> [Set task]: Leave the pictures out and reproduce, exactly, the lines from the one with "What distance from the camera" through the end of the entries below.

Scene-based reasoning records
——
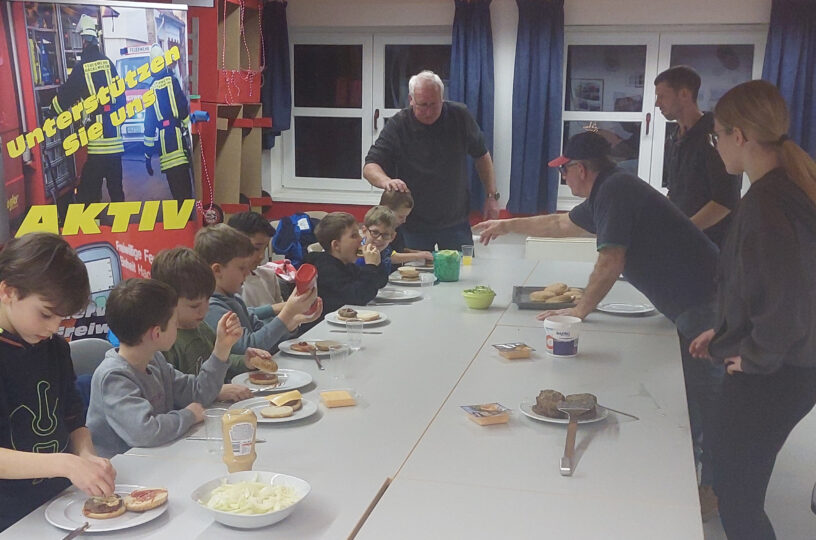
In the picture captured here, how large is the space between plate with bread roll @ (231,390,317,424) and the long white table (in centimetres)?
2

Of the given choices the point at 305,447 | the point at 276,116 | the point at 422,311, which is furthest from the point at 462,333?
the point at 276,116

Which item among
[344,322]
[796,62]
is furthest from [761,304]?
[796,62]

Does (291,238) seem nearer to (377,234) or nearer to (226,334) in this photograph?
(377,234)

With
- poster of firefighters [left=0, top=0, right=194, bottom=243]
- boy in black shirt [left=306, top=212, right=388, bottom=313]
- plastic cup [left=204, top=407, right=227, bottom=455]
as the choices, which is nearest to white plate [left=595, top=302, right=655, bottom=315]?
boy in black shirt [left=306, top=212, right=388, bottom=313]

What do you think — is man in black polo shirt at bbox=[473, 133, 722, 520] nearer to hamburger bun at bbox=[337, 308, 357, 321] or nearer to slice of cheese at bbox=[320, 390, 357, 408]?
hamburger bun at bbox=[337, 308, 357, 321]

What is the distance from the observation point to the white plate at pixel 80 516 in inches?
52.5

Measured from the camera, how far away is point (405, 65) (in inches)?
238

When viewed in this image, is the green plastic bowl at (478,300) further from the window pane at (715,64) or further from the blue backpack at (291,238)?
the window pane at (715,64)

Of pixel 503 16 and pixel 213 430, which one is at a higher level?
pixel 503 16

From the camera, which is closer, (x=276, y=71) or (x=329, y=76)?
(x=276, y=71)

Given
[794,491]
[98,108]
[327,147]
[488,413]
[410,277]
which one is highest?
[98,108]

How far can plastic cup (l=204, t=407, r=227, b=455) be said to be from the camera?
67.4 inches

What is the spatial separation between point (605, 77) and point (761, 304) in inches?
155

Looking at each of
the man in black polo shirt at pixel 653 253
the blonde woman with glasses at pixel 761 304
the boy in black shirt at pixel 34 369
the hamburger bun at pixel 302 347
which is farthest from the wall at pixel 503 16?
the boy in black shirt at pixel 34 369
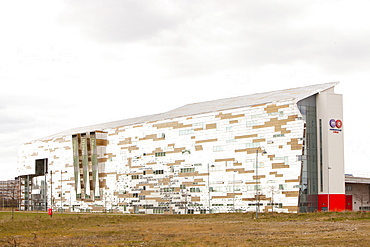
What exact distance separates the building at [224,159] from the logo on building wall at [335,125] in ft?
0.67

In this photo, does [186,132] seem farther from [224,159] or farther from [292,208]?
[292,208]

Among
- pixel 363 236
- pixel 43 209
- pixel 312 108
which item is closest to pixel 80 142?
pixel 43 209

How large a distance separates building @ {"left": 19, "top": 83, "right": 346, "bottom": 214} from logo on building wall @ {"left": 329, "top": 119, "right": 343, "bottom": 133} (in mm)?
205

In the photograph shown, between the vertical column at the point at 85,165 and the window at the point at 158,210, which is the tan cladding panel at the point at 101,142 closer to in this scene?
the vertical column at the point at 85,165

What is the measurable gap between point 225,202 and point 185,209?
10.8m

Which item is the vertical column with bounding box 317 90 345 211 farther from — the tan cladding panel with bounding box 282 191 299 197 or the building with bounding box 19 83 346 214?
the tan cladding panel with bounding box 282 191 299 197

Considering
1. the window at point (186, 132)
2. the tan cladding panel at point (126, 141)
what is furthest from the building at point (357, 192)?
the tan cladding panel at point (126, 141)

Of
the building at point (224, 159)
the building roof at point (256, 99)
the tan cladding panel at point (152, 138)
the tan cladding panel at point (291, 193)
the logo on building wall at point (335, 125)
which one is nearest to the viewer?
the tan cladding panel at point (291, 193)

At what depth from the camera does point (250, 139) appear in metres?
94.2

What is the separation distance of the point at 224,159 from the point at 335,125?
793 inches

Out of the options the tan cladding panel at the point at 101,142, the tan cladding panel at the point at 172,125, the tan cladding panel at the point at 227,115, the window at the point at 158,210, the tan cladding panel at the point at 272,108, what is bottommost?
the window at the point at 158,210

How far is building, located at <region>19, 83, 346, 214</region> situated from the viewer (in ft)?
295

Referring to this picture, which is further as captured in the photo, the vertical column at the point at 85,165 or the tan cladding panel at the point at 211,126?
the vertical column at the point at 85,165

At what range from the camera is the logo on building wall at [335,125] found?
3629 inches
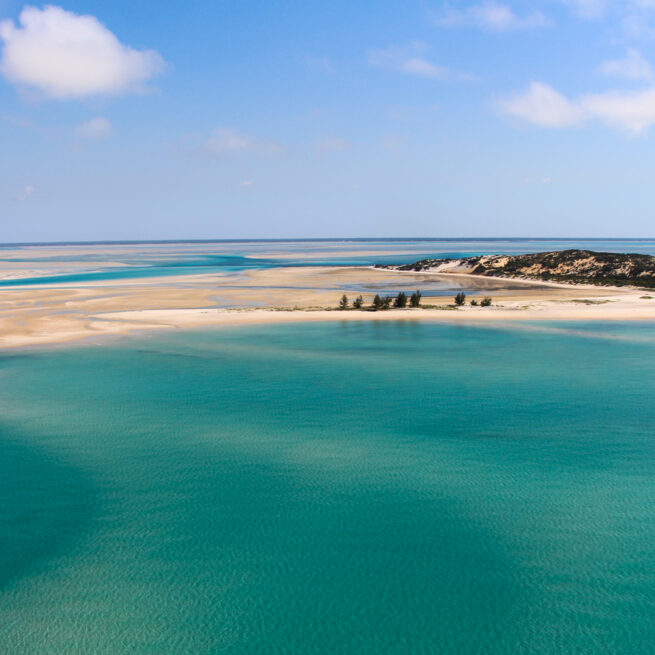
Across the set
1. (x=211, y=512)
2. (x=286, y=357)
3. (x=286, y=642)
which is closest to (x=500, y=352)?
(x=286, y=357)

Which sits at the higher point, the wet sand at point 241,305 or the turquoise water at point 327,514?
the turquoise water at point 327,514

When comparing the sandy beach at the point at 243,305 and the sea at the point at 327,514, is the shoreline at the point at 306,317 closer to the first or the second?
the sandy beach at the point at 243,305

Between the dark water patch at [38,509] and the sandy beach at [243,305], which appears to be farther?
the sandy beach at [243,305]

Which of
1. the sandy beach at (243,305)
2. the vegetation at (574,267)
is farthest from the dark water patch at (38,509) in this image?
the vegetation at (574,267)

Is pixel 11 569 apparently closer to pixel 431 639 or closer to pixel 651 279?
pixel 431 639

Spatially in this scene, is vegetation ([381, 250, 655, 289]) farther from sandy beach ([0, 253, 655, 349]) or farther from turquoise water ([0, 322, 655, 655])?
turquoise water ([0, 322, 655, 655])

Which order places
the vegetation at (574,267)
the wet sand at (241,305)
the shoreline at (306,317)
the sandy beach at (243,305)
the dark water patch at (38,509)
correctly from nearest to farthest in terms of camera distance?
1. the dark water patch at (38,509)
2. the shoreline at (306,317)
3. the sandy beach at (243,305)
4. the wet sand at (241,305)
5. the vegetation at (574,267)

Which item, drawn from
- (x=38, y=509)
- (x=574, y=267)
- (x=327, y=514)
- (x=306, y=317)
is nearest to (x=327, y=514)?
(x=327, y=514)
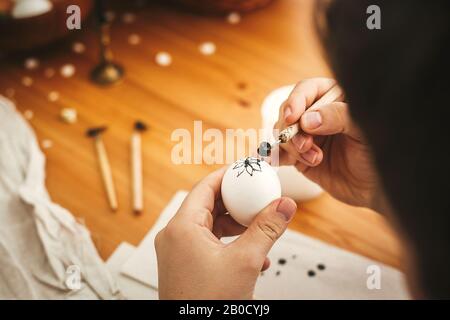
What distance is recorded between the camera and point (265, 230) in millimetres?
569

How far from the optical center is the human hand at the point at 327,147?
2.21 ft

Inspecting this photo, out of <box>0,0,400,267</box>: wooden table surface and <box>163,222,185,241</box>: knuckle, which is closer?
<box>163,222,185,241</box>: knuckle

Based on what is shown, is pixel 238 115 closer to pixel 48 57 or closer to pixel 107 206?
pixel 107 206

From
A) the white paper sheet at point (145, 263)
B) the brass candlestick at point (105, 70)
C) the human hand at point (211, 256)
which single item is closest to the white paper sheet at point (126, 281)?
the white paper sheet at point (145, 263)

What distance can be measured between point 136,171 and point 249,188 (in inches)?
16.1

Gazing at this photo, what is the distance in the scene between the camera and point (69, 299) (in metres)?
0.78

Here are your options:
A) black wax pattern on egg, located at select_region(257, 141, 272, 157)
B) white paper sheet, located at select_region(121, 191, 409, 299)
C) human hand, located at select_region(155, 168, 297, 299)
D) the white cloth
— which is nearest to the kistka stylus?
black wax pattern on egg, located at select_region(257, 141, 272, 157)

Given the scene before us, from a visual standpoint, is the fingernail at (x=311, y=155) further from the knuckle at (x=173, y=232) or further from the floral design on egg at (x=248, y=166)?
the knuckle at (x=173, y=232)

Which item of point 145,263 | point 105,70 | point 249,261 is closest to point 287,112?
point 249,261

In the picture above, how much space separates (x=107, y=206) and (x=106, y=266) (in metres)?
0.14

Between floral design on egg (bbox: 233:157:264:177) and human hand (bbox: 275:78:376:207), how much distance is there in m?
0.10

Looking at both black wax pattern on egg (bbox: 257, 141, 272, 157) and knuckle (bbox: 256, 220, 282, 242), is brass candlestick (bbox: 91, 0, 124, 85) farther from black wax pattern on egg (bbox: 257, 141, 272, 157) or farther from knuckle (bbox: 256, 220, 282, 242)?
knuckle (bbox: 256, 220, 282, 242)

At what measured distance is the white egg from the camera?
0.62 meters
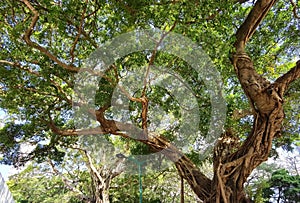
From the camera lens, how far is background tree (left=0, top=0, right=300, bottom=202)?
286 centimetres

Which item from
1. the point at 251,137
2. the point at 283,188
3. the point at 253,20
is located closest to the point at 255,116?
the point at 251,137

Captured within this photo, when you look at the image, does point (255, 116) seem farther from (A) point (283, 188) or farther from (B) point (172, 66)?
(A) point (283, 188)

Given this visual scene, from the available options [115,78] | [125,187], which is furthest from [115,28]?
[125,187]

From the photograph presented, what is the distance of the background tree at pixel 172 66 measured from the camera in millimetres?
2855

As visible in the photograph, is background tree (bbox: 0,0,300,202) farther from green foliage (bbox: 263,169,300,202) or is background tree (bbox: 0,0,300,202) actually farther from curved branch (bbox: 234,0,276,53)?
green foliage (bbox: 263,169,300,202)

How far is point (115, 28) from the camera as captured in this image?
327cm

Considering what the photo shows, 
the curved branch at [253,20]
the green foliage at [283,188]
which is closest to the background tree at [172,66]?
the curved branch at [253,20]

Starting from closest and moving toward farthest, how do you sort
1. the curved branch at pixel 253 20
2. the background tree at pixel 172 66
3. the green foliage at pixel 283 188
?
the background tree at pixel 172 66 → the curved branch at pixel 253 20 → the green foliage at pixel 283 188

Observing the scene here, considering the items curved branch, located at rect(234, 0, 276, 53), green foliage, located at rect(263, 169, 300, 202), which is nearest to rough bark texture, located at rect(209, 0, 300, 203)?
curved branch, located at rect(234, 0, 276, 53)

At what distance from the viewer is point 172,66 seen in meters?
3.65

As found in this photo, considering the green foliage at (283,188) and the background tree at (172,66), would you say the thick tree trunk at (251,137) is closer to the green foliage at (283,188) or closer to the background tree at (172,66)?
the background tree at (172,66)

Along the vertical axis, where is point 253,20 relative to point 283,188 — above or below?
above

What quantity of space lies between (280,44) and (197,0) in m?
2.46

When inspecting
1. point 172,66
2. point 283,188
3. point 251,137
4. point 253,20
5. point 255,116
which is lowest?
point 251,137
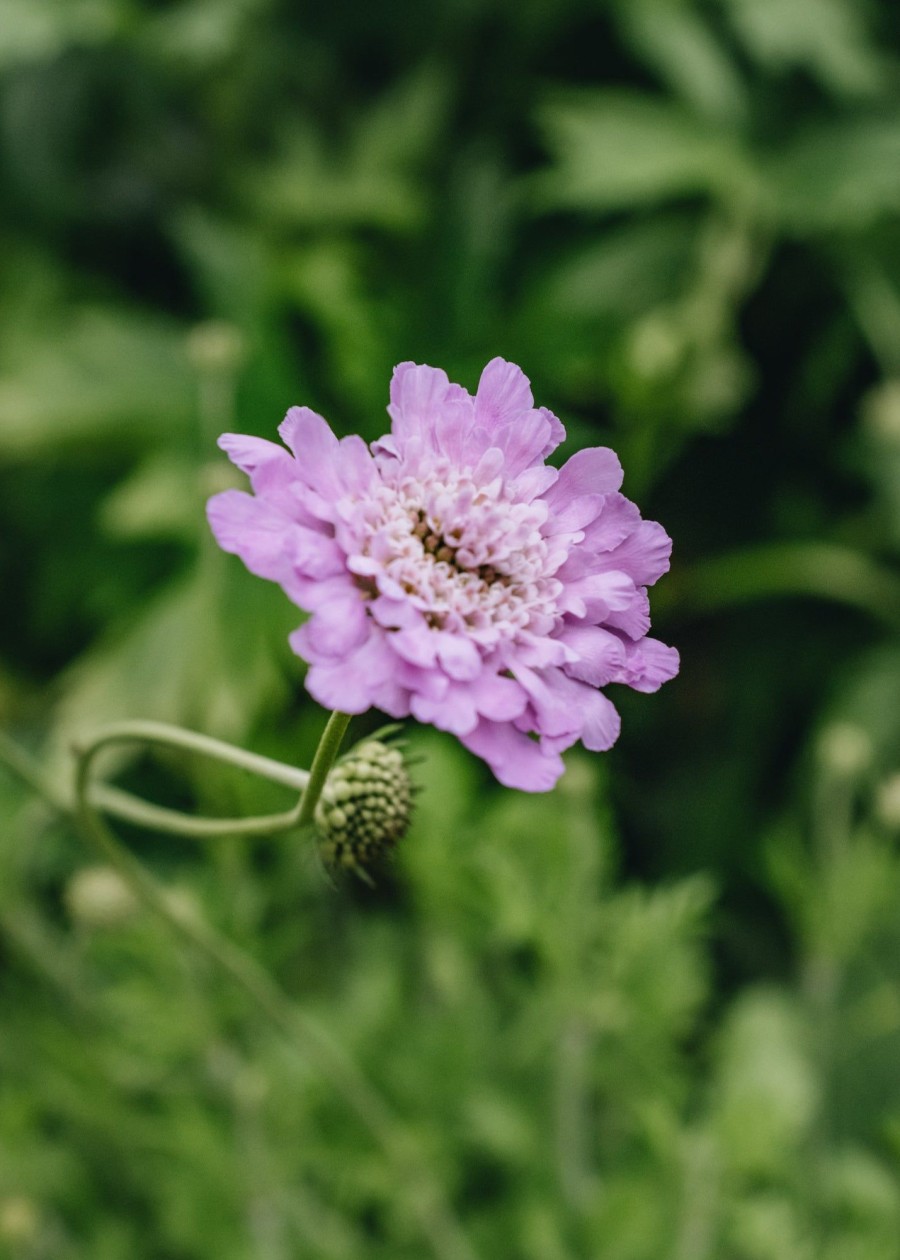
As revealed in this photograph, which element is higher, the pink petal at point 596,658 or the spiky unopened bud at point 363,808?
the pink petal at point 596,658

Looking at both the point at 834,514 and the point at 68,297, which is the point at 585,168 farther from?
the point at 68,297

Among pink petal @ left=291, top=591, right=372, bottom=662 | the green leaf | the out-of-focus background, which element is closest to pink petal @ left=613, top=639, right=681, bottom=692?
pink petal @ left=291, top=591, right=372, bottom=662

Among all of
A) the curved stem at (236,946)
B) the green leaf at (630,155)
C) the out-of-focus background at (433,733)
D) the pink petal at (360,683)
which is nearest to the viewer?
the pink petal at (360,683)

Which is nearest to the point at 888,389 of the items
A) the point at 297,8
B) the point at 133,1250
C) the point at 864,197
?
the point at 864,197

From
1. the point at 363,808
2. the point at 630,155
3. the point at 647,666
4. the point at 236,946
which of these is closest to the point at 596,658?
the point at 647,666

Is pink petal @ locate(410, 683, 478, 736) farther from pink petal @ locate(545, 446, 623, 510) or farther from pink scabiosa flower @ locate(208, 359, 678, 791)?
pink petal @ locate(545, 446, 623, 510)

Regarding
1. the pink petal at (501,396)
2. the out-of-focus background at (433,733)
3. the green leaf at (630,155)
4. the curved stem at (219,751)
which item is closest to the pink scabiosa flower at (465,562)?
the pink petal at (501,396)

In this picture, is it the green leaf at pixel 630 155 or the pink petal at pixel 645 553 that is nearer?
the pink petal at pixel 645 553

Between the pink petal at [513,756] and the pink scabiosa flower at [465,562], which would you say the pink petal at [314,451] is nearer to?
the pink scabiosa flower at [465,562]
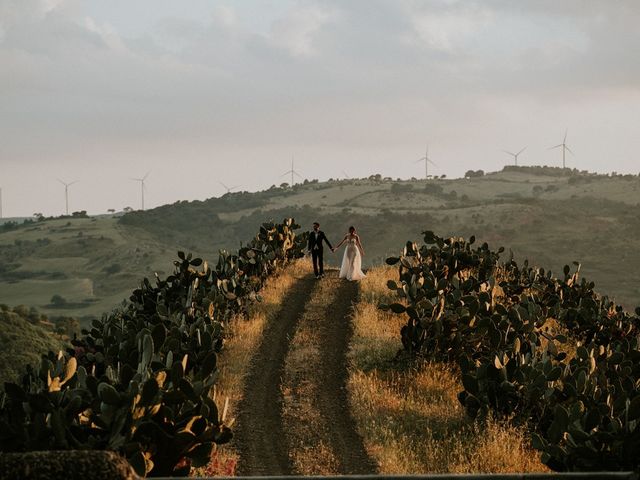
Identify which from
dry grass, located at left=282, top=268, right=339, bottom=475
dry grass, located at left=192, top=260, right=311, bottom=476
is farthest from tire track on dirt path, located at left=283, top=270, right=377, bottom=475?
dry grass, located at left=192, top=260, right=311, bottom=476

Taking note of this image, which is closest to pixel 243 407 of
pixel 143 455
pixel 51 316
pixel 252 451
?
pixel 252 451

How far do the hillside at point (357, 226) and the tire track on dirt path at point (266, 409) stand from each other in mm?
83756

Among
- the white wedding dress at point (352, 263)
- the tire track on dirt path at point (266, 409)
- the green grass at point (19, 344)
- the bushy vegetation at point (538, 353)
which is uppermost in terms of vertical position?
the white wedding dress at point (352, 263)

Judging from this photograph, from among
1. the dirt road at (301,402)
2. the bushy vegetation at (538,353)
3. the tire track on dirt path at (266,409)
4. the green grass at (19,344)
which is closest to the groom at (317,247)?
the bushy vegetation at (538,353)

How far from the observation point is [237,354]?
18781mm

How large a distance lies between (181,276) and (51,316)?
9870 centimetres

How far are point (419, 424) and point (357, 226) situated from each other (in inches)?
5261

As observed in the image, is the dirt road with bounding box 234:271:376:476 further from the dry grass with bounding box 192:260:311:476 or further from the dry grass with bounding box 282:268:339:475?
the dry grass with bounding box 192:260:311:476

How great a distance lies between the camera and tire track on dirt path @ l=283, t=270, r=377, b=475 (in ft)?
41.4

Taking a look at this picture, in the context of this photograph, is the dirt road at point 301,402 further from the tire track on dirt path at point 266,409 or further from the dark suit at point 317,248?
the dark suit at point 317,248

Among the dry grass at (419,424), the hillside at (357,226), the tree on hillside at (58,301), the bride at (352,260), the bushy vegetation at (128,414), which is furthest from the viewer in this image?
the tree on hillside at (58,301)

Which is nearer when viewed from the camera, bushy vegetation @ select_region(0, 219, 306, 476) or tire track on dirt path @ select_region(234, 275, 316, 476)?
bushy vegetation @ select_region(0, 219, 306, 476)

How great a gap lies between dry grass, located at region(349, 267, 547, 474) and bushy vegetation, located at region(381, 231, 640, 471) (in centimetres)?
55

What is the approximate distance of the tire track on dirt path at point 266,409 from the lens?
12.6 meters
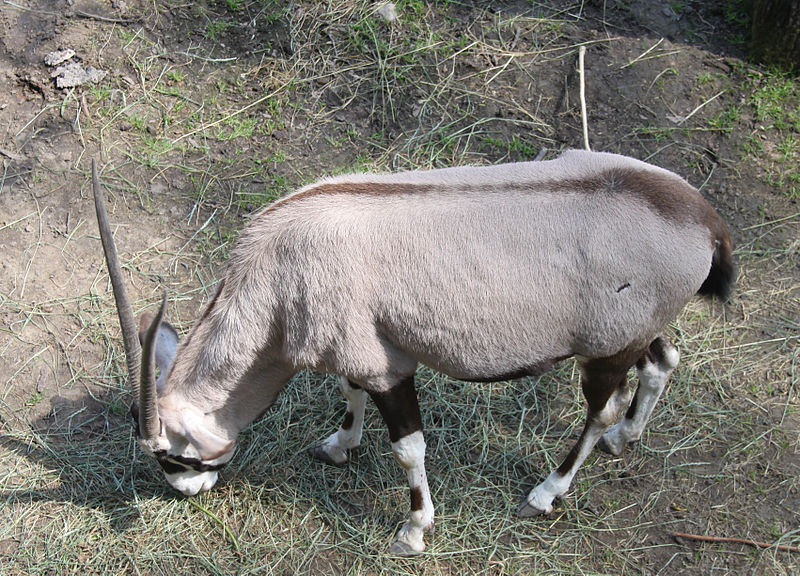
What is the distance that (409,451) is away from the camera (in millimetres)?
3641

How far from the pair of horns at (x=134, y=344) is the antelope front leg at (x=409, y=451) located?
1.04m

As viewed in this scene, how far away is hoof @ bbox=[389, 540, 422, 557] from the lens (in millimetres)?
4012

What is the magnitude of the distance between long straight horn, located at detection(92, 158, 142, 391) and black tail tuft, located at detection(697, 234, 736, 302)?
2.67 m

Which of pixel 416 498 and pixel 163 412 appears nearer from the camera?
pixel 163 412

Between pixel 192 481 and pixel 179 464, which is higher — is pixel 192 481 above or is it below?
below

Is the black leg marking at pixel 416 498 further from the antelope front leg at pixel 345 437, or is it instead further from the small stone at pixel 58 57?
the small stone at pixel 58 57

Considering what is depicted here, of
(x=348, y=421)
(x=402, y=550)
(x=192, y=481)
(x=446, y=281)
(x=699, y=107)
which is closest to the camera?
(x=446, y=281)

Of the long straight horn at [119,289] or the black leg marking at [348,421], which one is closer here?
the long straight horn at [119,289]

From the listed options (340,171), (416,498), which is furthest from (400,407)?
(340,171)

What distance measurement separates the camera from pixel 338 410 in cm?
472

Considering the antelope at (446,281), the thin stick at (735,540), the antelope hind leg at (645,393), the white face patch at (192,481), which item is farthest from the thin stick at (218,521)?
the thin stick at (735,540)

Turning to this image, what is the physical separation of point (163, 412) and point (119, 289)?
2.45 ft

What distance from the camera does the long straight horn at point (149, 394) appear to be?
286 cm

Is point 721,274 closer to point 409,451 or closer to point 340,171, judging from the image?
point 409,451
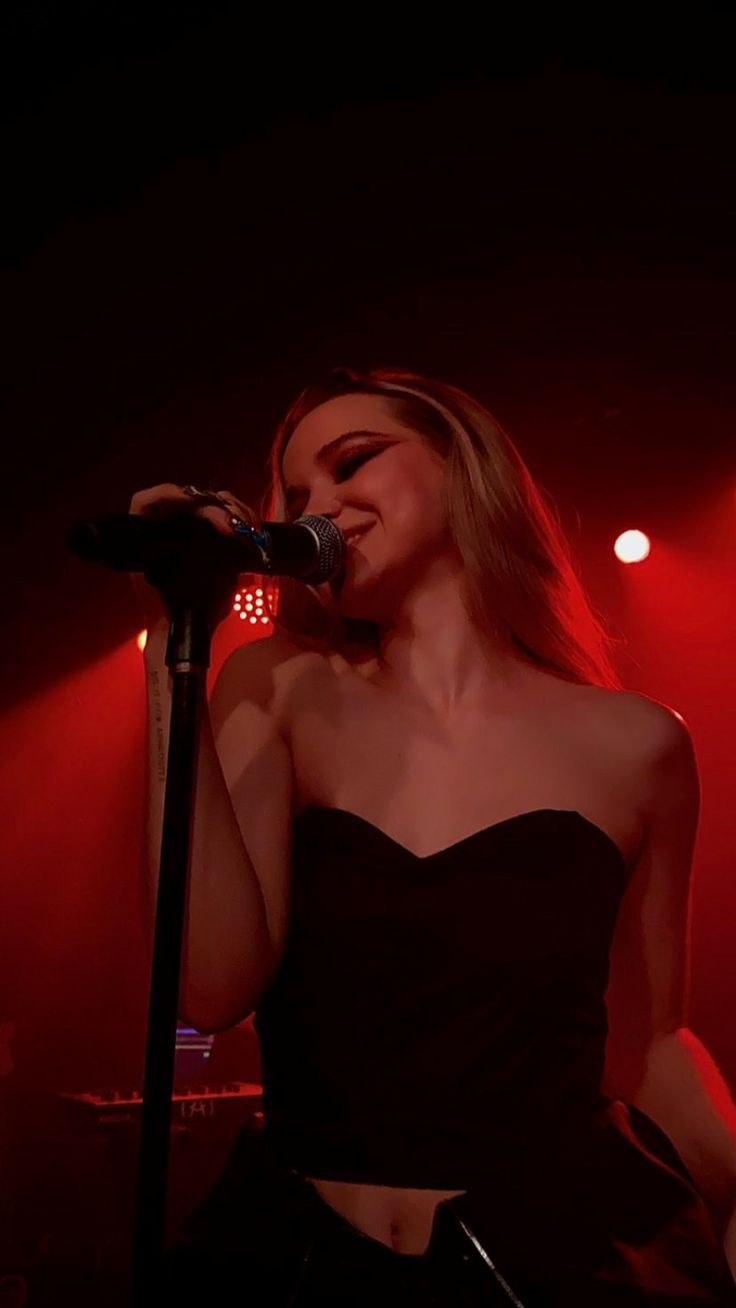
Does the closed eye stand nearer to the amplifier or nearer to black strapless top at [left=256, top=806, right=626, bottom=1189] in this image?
black strapless top at [left=256, top=806, right=626, bottom=1189]

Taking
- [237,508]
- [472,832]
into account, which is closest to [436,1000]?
[472,832]

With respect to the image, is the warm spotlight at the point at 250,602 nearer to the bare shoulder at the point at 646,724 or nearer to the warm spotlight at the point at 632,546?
the warm spotlight at the point at 632,546

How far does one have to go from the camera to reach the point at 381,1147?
44.7 inches

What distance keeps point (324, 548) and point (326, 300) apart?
1912 mm

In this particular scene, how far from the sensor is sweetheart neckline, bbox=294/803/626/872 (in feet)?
4.15

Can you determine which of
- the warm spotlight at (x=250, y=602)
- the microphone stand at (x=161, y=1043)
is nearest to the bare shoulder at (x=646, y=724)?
the microphone stand at (x=161, y=1043)

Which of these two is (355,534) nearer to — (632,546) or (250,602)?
(250,602)

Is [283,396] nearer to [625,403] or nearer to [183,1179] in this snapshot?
——
> [Written answer]:
What distance from the camera does the long straight horn at point (149, 394) appear to be?
286 cm

Is point 721,274 closer to point 409,451 or closer to point 340,171, judging from the image?
point 409,451
Does the closed eye stand nearer to the amplifier or nearer to black strapless top at [left=256, top=806, right=626, bottom=1189] in this image?
black strapless top at [left=256, top=806, right=626, bottom=1189]

Taking
- [237,508]
- [472,832]
into account, which is closest to [436,1000]?
[472,832]

With respect to the image, is the warm spotlight at the point at 250,602 nearer to the bare shoulder at the point at 646,724 or nearer to the warm spotlight at the point at 632,546?
the warm spotlight at the point at 632,546

How far does one have to go from the camera to reach the point at 381,1147?
44.7 inches

What distance keeps point (324, 548) and point (326, 300) apart?
1912 mm

In this particular scene, how far from the sensor is sweetheart neckline, bbox=294/803/626/872 (in feet)?
4.15

Can you determine which of
- the warm spotlight at (x=250, y=602)
- the microphone stand at (x=161, y=1043)
is nearest to the bare shoulder at (x=646, y=724)?
the microphone stand at (x=161, y=1043)

Which of these two is (355,534) nearer to — (632,546) or (250,602)?
(250,602)

Is [283,396] nearer to [625,403] or nearer to [183,1179] in this snapshot?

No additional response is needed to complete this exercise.